In my notebook, I have setup a utility for logging so that I can debug DSX scheduled notebooks:
# utility method for logging
log4jLogger = sc._jvm.org.apache.log4j
LOGGER = log4jLogger.LogManager.getLogger("CloudantRecommender")
def info(*args):
# sends output to notebook
print(args)
# sends output to kernel log file
LOGGER.info(args)
Using it like so:
info("some log output")
If I check the log files I can see my logout is getting written:
! grep 'CloudantRecommender' $HOME/logs/notebook/*pyspark*
kernel-pyspark-20170105_164844.log:17/01/05 10:49:08 INFO CloudantRecommender: [Starting load from Cloudant: , 2017-01-05 10:49:08]

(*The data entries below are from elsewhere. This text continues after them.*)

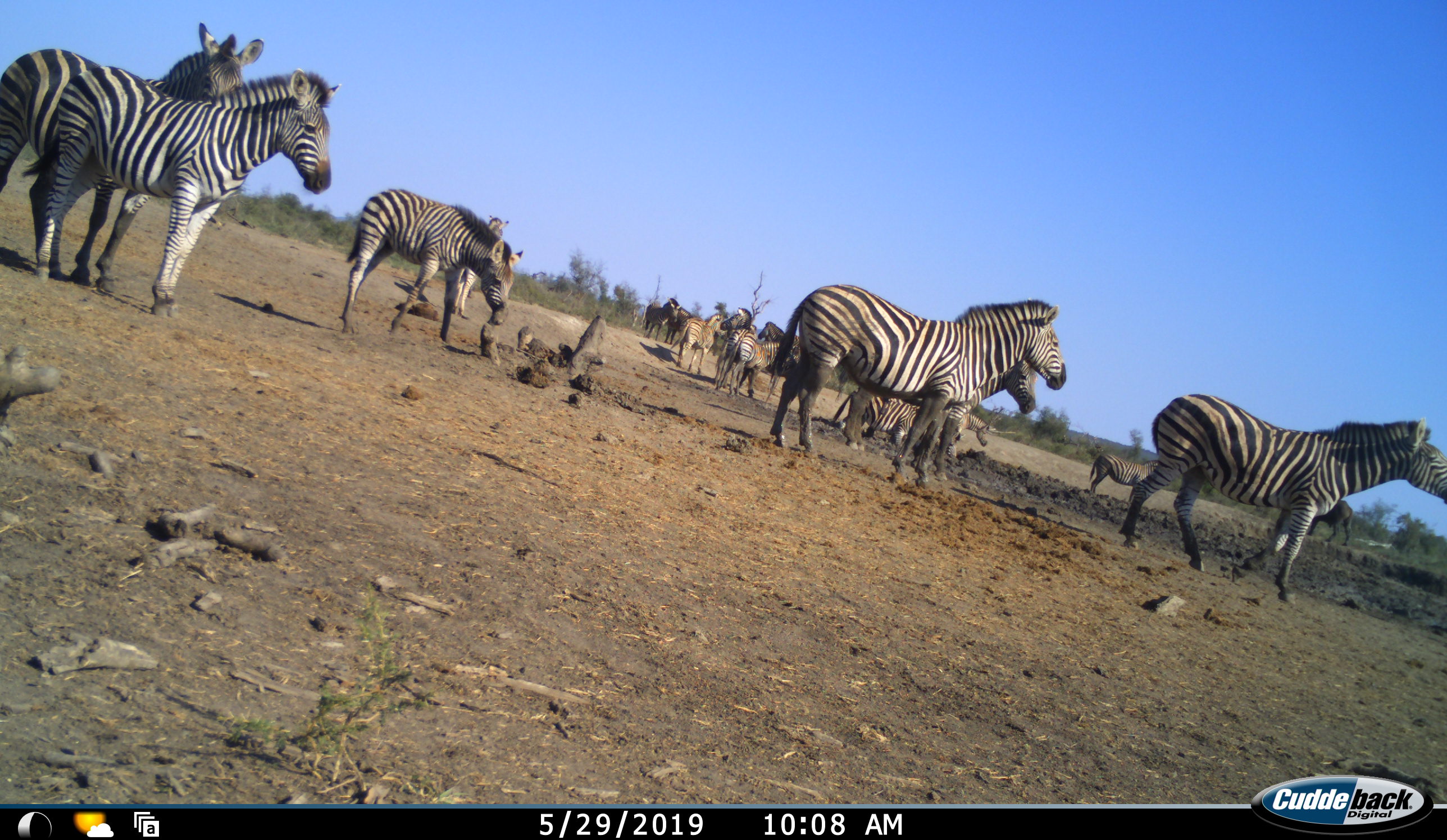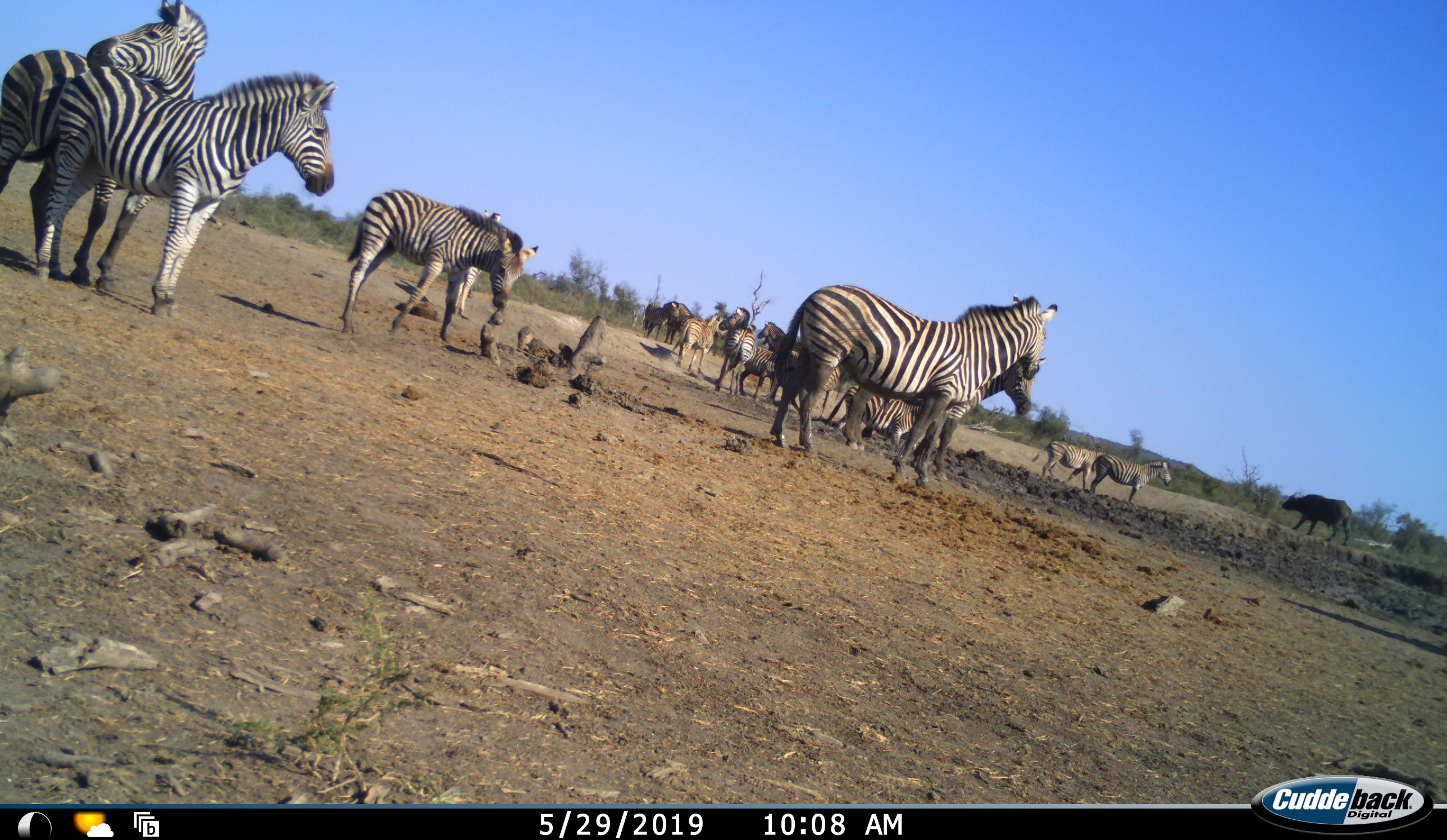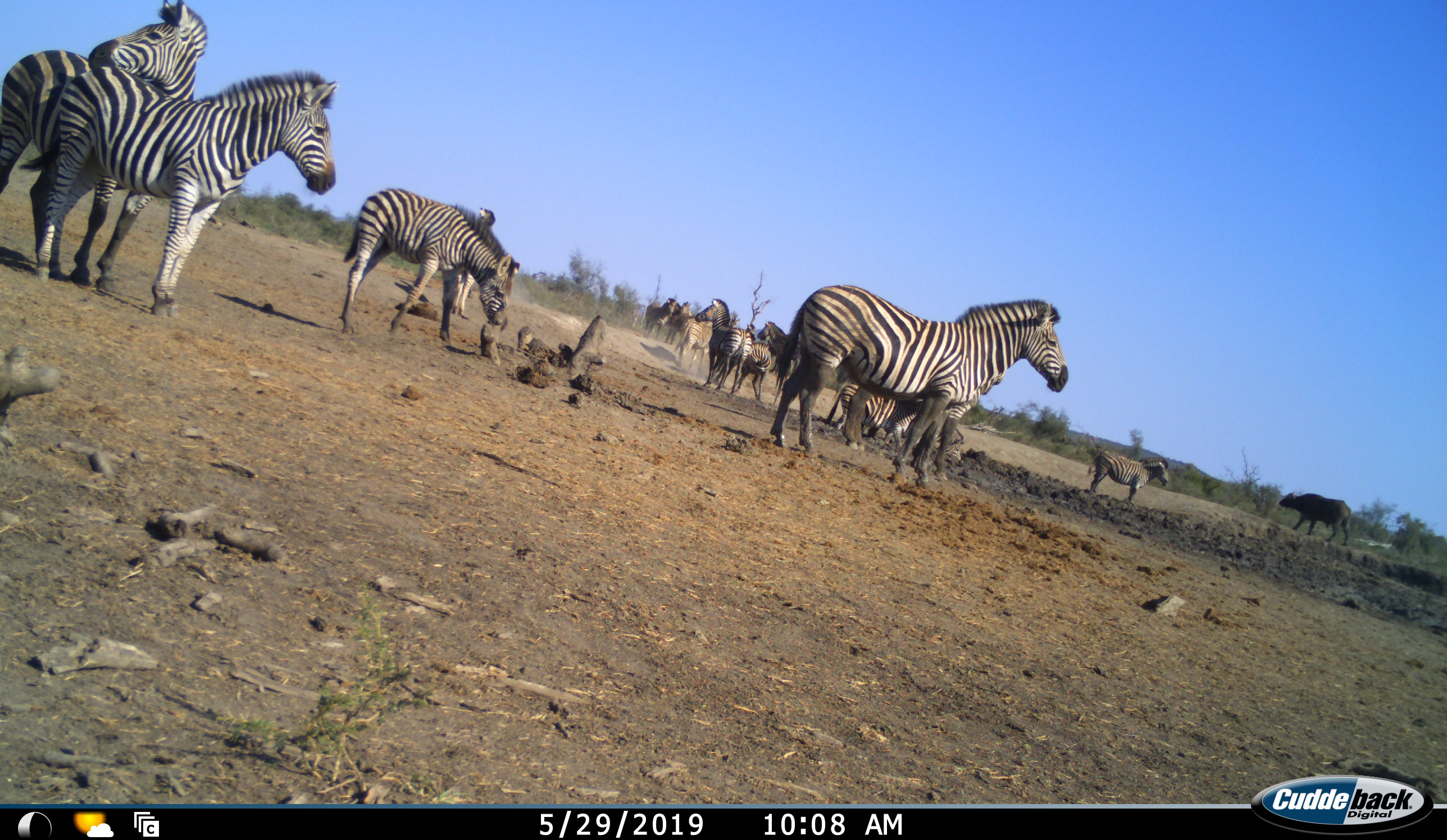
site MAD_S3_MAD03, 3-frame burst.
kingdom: Animalia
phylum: Chordata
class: Mammalia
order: Artiodactyla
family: Bovidae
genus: Syncerus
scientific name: Syncerus caffer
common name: african buffalo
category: buffalo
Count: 1.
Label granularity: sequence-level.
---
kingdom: Animalia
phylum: Chordata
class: Mammalia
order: Perissodactyla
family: Equidae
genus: Equus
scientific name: Equus quagga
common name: plains zebra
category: zebraplains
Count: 11-50.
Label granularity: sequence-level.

kernel-pyspark-20170105_164844.log:17/01/05 10:53:21 INFO CloudantRecommender: [Finished load from Cloudant: , 2017-01-05 10:53:21]

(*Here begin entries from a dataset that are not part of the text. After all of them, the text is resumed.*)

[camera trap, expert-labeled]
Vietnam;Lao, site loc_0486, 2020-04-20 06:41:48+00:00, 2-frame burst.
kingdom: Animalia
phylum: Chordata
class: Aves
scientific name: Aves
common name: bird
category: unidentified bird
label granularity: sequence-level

However, when the notebook runs as a scheduled job log output doesn't seem to be going to the kernel-pyspark-*.log file.
How can I write log output in DSX scheduled notebooks for debugging purposes?
The logging code actually works ok. The problem was that the schedule was pointing to an older version of the notebook that did not have any logging statements in it!